Прицеливаться было некогда, а держать его дальше бессмысленно: ножом я бы этой твари не сделал ничего.
Я швырнул его в огромную тушу с десяти шагов.
Промахнуться было невозможно.
И я попал в глаз.
Про её голову я тогда не думал вовсе и собирал её потом по обрывкам — из того, что успел ухватить глазом на бегу, и из того, что видел уже в четырёх шагах от неё.
Глаза у неё были не там, где у зверя. Их было много, и они сидели по всей голове вразброс — не парами, не рядами, а как будто кто-то взял горсть и швырнул, а они прилипли где попало.
Так что попасть в глаз с десяти шагов, швыряя не глядя, было не то чтобы вероятно.
Но и не то чтобы чудом.
Сосчитать их я потом уже не мог — считать было не по чему.
Но и по памяти выходило не меньше двух десятков: на морде, на лбу, на скулах, два даже на нижней челюсти. Если бросить в такую голову что-нибудь острое, попасть в глаз — дело почти обычное.
Все шестнадцать лет мне объясняли, что моя удача только в дереве. В ту секунду я впервые в жизни получил другую — и она оказалась не чудом, а просто плотностью целей.
Тварь дёрнула головой.
На одну секунду — не больше — она перестала идти к ступеням и повернулась ко мне.
Это была пятая.
И вот тут во мне сломалась стена.
Я не знаю, как это описать.
Всю жизнь у меня внутри, в том месте, где у людей врата, была ровная стена. Не запертая дверь — отсутствие её вовсе.

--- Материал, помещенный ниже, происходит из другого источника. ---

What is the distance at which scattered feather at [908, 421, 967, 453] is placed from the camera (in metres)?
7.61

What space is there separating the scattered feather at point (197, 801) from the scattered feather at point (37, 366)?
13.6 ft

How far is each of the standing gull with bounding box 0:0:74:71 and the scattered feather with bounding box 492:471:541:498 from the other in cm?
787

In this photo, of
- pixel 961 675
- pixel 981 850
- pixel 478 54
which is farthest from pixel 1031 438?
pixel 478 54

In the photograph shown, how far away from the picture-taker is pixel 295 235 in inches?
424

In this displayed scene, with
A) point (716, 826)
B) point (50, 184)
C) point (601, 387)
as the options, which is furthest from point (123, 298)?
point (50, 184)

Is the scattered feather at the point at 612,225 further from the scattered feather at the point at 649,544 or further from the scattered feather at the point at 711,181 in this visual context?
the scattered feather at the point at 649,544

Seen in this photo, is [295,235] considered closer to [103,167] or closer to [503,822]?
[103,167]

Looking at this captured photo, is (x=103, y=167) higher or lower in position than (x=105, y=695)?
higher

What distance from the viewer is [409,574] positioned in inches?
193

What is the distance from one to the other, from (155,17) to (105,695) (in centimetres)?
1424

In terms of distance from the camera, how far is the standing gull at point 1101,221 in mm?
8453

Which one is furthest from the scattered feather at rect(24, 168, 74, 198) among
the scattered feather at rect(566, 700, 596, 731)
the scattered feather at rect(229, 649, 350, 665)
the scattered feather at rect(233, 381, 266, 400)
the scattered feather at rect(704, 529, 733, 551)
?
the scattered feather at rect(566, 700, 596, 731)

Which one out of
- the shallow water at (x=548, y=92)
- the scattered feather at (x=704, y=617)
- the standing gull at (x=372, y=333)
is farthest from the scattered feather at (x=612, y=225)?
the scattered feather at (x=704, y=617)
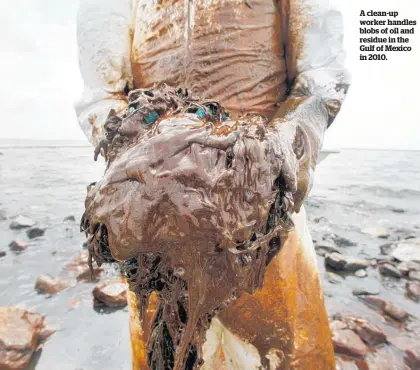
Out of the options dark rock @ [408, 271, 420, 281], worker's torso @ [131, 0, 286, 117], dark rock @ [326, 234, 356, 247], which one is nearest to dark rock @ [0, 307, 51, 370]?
worker's torso @ [131, 0, 286, 117]

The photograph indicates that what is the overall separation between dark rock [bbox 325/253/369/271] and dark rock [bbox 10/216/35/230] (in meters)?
8.01

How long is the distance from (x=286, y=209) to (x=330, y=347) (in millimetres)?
1644

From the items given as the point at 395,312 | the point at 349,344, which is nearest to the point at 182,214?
the point at 349,344

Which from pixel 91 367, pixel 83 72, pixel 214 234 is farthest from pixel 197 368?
pixel 91 367

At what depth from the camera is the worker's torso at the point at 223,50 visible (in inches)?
73.0

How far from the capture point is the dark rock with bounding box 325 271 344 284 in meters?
5.13

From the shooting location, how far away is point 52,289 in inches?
191

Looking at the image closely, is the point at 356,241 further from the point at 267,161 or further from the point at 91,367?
the point at 267,161

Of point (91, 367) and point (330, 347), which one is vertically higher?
point (330, 347)

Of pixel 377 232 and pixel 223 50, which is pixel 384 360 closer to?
pixel 223 50

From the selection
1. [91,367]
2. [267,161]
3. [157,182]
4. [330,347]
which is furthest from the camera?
[91,367]

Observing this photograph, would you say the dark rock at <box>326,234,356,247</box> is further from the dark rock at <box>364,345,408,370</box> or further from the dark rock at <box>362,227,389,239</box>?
the dark rock at <box>364,345,408,370</box>

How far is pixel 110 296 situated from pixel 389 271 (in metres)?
4.86

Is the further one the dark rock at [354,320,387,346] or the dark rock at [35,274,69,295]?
the dark rock at [35,274,69,295]
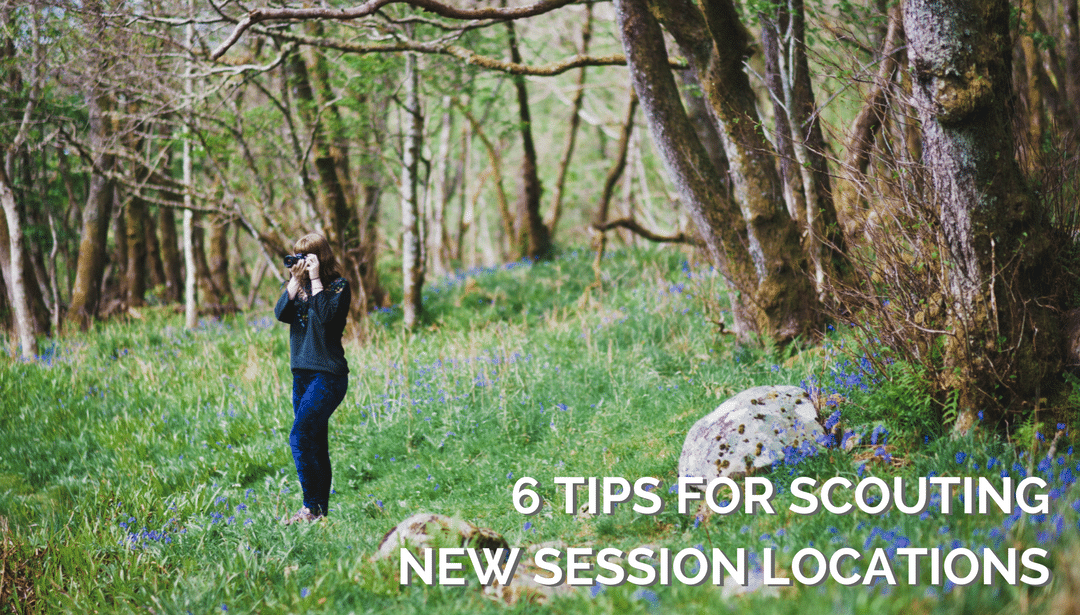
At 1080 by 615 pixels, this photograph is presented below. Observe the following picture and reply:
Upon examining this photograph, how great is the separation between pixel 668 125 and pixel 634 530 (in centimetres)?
376

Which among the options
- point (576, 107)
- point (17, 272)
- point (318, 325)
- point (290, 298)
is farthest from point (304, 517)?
point (576, 107)

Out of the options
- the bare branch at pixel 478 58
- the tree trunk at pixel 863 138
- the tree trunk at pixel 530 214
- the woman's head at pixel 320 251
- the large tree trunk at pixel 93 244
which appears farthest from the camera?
the tree trunk at pixel 530 214

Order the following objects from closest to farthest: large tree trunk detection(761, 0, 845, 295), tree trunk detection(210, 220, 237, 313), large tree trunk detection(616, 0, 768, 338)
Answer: large tree trunk detection(761, 0, 845, 295) < large tree trunk detection(616, 0, 768, 338) < tree trunk detection(210, 220, 237, 313)

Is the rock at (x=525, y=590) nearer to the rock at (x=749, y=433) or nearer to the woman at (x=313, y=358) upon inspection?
the rock at (x=749, y=433)

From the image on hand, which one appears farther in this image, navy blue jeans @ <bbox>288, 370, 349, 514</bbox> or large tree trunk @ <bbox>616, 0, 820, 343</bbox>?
large tree trunk @ <bbox>616, 0, 820, 343</bbox>

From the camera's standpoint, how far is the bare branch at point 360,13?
5.09 meters

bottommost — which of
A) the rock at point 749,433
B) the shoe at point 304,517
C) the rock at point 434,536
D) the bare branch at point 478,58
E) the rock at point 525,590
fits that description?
the shoe at point 304,517

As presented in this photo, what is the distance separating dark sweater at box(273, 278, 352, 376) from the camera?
4.67 m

Я приходил туда сто сорок шесть раз, вёл по ней рукой и находил одно и то же: гладкую поверхность без косяка, без петель, без малейшего намёка на то, что здесь когда-нибудь предполагался проход.
В ту секунду я даже не думал.
Мне нужна была сила. Нужна была так, как никогда, — и я ударил.
Я ударил в эту стену всей своей волей и всем, что во мне на тот момент было.
И она поддалась. Но не открылась.
Врата открываются — я знаю, как это, у меня есть вторые, они открылись в девять лет тихо и сами. Было закрыто, стало открыто, и ничего больше.
Здесь сломалось.
Внутри пошло по краю — не звуком, но я до сих пор помню это как звук.
В ровном месте образовалось отверстие, у которого не было ни формы, ни границ. Края у него были рваные. Я это чувствовал так же ясно, как чувствую сучок под рубанком.
И через него хлынуло.
Больно не было.
В тот момент я не думал о боли вовсе.
Было слишком много всего сразу — больше, чем в человека может поместиться.
Как если бы всю жизнь тебе перекрывали воздух, а потом перестали это делать, и он хлынул весь, и сразу.
Я оглох.
Не по-настоящему — я слышал и крик, и Торкеля. Но всё это отодвинулось и стало каким-то плоским.
А на его место пришло то, для чего у меня нет слов. Ближе всего — как если бы весь посёлок разом надавил на меня сверху.
И ещё одно, о чём я не догадался тогда и сообразил гораздо позже.
Я не почувствовал того, о чём рассказывают другие.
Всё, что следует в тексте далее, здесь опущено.